Is it okay to need a break from your child with #Autism? I have the answer.  – Page 2

Is it okay to need a break from your child with #Autism? I have the answer. 

I tell people all the time, if you feel yourself reaching the end of your rope, for the love of God, walk away. 

Sometimes, the very nature of your child’s special needs, can make it difficult to walk away. Sometimes, there’s no one to step in for a few minutes while you regroup. 

There are so many different family dynamics, that it’s impossible for me to provide specific advice that will apply to everyone. 

That said, I’ve done the single parenting thing, with all three of my kids for almost two years. I was very much on my own, and didn’t have backup. I’ve also been parenting with my wife, both before and after our separation. 

When I say, if you feel like you’re reaching the end of your rope, and you can’t take anymore, walk away, I’ve been there. 
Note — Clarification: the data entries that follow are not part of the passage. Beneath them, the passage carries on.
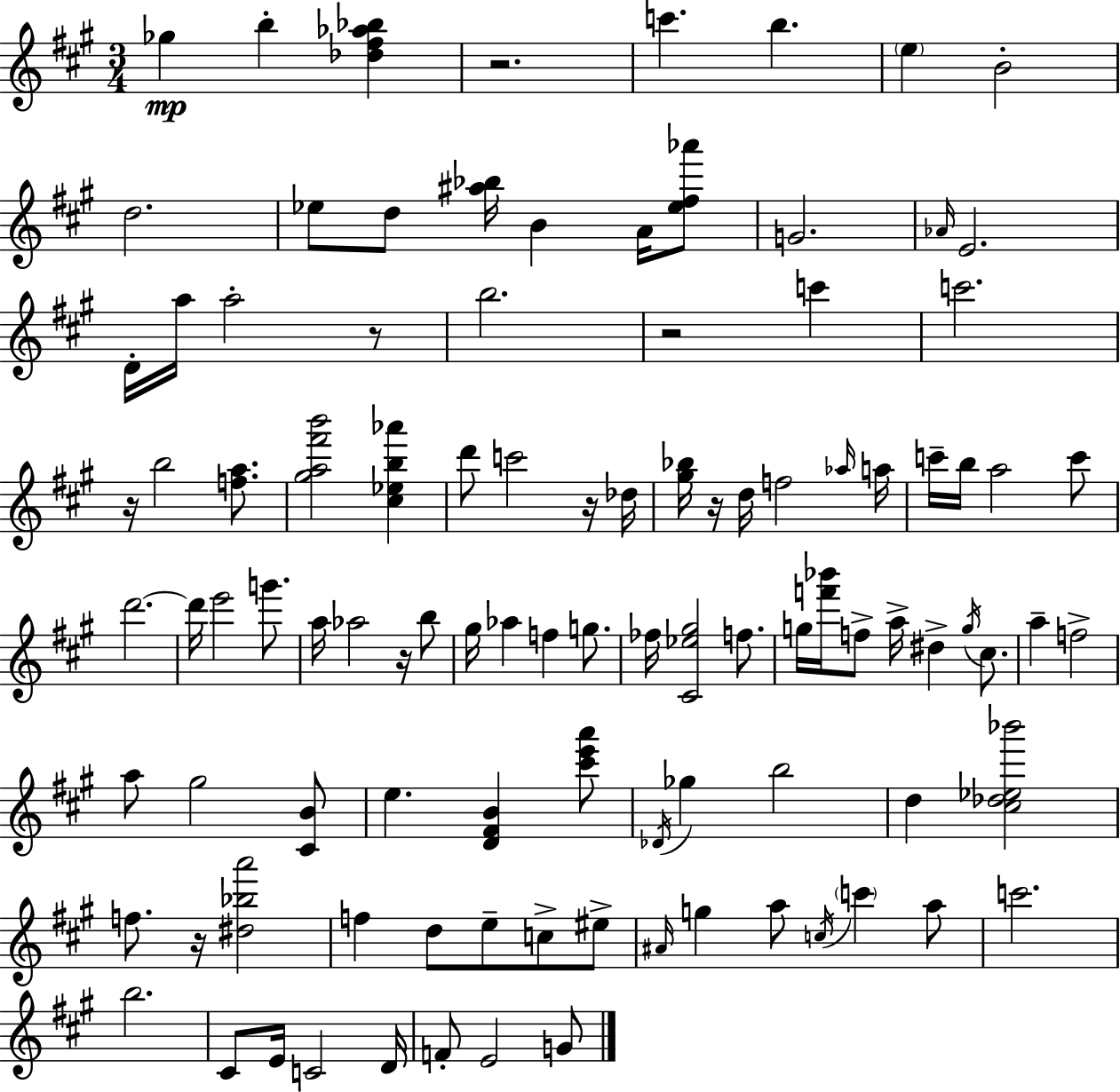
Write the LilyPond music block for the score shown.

{
  \clef treble
  \numericTimeSignature
  \time 3/4
  \key a \major
  \repeat volta 2 { ges''4\mp b''4-. <des'' fis'' aes'' bes''>4 | r2. | c'''4. b''4. | \parenthesize e''4 b'2-. | \break d''2. | ees''8 d''8 <ais'' bes''>16 b'4 a'16 <ees'' fis'' aes'''>8 | g'2. | \grace { aes'16 } e'2. | \break d'16-. a''16 a''2-. r8 | b''2. | r2 c'''4 | c'''2. | \break r16 b''2 <f'' a''>8. | <gis'' a'' fis''' b'''>2 <cis'' ees'' b'' aes'''>4 | d'''8 c'''2 r16 | des''16 <gis'' bes''>16 r16 d''16 f''2 | \break \grace { aes''16 } a''16 c'''16-- b''16 a''2 | c'''8 d'''2.~~ | d'''16 e'''2 g'''8. | a''16 aes''2 r16 | \break b''8 gis''16 aes''4 f''4 g''8. | fes''16 <cis' ees'' gis''>2 f''8. | g''16 <f''' bes'''>16 f''8-> a''16-> dis''4-> \acciaccatura { g''16 } | cis''8. a''4-- f''2-> | \break a''8 gis''2 | <cis' b'>8 e''4. <d' fis' b'>4 | <cis''' e''' a'''>8 \acciaccatura { des'16 } ges''4 b''2 | d''4 <cis'' des'' ees'' bes'''>2 | \break f''8. r16 <dis'' bes'' a'''>2 | f''4 d''8 e''8-- | c''8-> eis''8-> \grace { ais'16 } g''4 a''8 \acciaccatura { c''16 } | \parenthesize c'''4 a''8 c'''2. | \break b''2. | cis'8 e'16 c'2 | d'16 f'8-. e'2 | g'8 } \bar "|."
}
All I can say is, when you reach that point, you have to find a way to step back. I know it’s not always logistically feasible, but you have to find a way to decompress. Find a way to take a break, even for a minute. 

Maybe turn on the TV, and step into the kitchen, or run to the bathroom. It doesn’t really matter what you do, as long as everyone is safe, and you can decompress. 

My whole point is this, we somehow got it stuck in our heads that we have to be strong, show no weakness, and give to your kids, no matter the cost. We somehow got it in our heads that because our kids have Autism, we can’t get angry, frustrated, or anything else. 

Here’s the deal. 

If you feel any of those things, guess what? You’re human, and there’s nothing you can do about it. By accepting that you’re going to feel things like this, you can begin working on ways to help you better cope with these feelings. 

Getting angry, frustrated, or resentful, doesn’t mean you don’t love your kids. It doesn’t mean they’re bad kids either. 

What it means is that you are a human parent, and they are human kids. Autism doesn’t mean your child can’t drive you crazy. They may have Autism, but they’re still kids, and kids drive their parents nuts. It’s just the way it is. 

The important thing is to recognize your limits, and not feel bad about needing a break from your kids, even when they have Autism. Sometimes stepping away, or taking a break, is the best parenting move you can make.